Audrey'nin üzerinde beyaz bir önlük ve beyaz bir maske vardı. Pürüzsüz sarı saçlarını toplamış, cerrahi bonesinin içine düzgünce yerleştirmişti.

Başını hafifçe çevirip kendisiyle aynı şekilde giyinmiş olan Fors Wall'a baktı. Onu tanıdığından beri, Fors'un onu bu tür kıyafetlere kendisinden daha uygun hale getiren özel bir mizaca sahip olduğunu hissetmişti.

Eh... Her an neşteri alıp hastanın karnını açabilecek gibi duruyor... Audrey düşüncelerinin akmasına izin verirken sessizliğini korudu. Hızlı adımlarla koridorda ilerleyen ikili kısa süre içinde bir sınıfa girdi.

Audrey, Fors'tan gelen haberden dolayı endişeye kapılmıştı, çünkü Bay Aptal bu görevin son derece basit olduğunu söylemişti.

Böylece, görevin yalnızca Bay Aptal'ın bakış açısına göre basit olabileceğini göz önünde bulundurarak yalnız kaldığı ilk fırsatta ona dua ederek olan biteni bildirmişti.

Ancak henüz Bay Aptal'dan bir cevap almamıştı.

 

 

 

 

Kapıdan geçip odaya girdiklerinde Audrey etrafını incelemeye başladı, sıradan bir sınıfta değillerdi. Odada dört iskelet örneği ve camdan yapılmış dört tabut vardı. Tabutların içinde solgun renkli, çıplak cesetler duruyordu.

Sınıfın en üst köşesinde, sıvıyla dolu cam bir sütun vardı. İçinde süzülen erkek cesedine siyah bir cübbe giydirilmişti.

Cesetin üstündeki kıyafet bedenine sıkıca yapıştığından, son derece ağırmış gibi hissettiriyordu. Beden sıvının ortasında öylece süzülüyordu.

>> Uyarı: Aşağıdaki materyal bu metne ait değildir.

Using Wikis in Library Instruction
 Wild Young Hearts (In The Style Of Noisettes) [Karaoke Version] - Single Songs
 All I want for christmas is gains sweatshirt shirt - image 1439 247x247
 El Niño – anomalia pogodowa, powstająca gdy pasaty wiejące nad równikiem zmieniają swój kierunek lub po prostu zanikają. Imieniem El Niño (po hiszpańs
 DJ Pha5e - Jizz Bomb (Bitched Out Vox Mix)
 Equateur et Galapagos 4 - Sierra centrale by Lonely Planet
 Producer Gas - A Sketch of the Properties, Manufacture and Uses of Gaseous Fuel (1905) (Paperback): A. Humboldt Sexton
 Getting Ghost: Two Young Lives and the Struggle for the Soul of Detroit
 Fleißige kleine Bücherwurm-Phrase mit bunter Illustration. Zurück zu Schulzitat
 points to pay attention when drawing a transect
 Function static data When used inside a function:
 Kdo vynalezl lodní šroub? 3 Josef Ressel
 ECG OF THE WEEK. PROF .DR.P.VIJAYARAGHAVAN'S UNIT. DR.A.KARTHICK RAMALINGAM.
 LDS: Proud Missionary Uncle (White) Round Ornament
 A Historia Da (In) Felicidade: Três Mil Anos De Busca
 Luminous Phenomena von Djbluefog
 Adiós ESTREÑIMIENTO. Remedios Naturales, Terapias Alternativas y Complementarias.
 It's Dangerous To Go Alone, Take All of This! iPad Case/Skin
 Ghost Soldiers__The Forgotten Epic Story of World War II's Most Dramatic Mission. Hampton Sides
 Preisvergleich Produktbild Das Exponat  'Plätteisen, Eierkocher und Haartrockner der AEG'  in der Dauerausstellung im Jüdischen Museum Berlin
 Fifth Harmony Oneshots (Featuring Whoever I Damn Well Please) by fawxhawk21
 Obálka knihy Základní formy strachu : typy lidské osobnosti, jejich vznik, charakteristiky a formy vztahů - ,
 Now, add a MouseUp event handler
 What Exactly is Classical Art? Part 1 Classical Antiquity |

Sanki öldükten sonra oraya konulmamış da gerçekten orada boğularak ölmüş gibi... Audrey, Seyirci kimliğine uygun bir şekilde odadaki şeyleri bir bir zihnine not ediyordu.

Ayrıca odada, uzun masaların etrafında oturan beyaz önlüklü, beyaz maskeli, cerrahi boneli birkaç adam da görmüştü. Adamların hiçbiri konuşmuyordu, etraflarındaki cesetlerden ve kemiklerden bir farkları yok gibiydi.

Sonunda kasvetli karanlığın arasından kendini göstermiş olan kızıl aya bakan Audrey biraz gerilmişti. Aniden başını çevirip korkuyla ürperdi.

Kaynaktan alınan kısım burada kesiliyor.